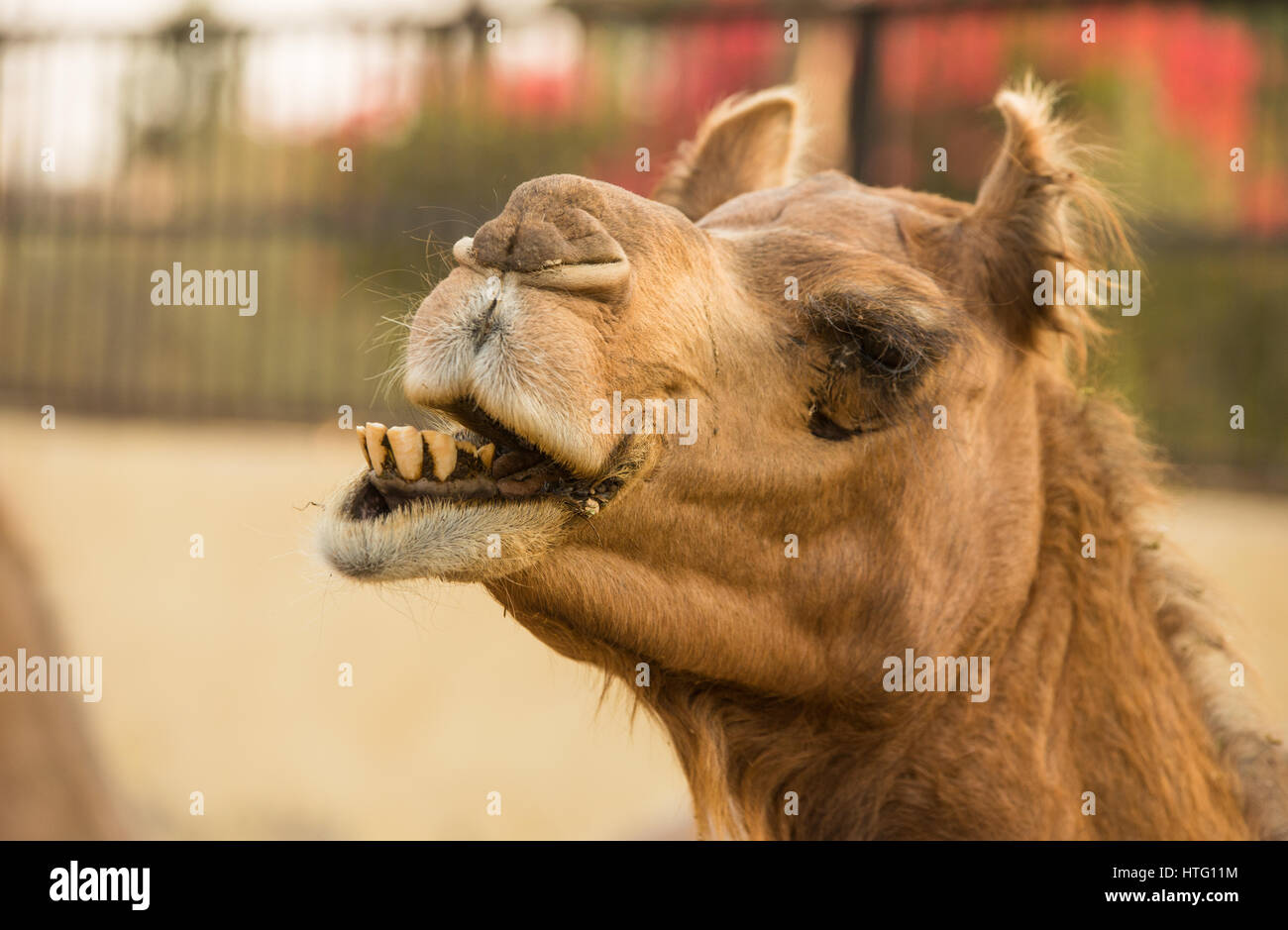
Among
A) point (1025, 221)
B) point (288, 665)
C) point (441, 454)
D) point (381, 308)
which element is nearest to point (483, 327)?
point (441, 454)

**********

=== Required work ===
Each record should be quoted exactly, with the images omitted.

=== Written answer ===
Among
A) point (1025, 221)
B) point (288, 665)
C) point (441, 454)
D) point (381, 308)
which element is nearest to point (483, 327)?
point (441, 454)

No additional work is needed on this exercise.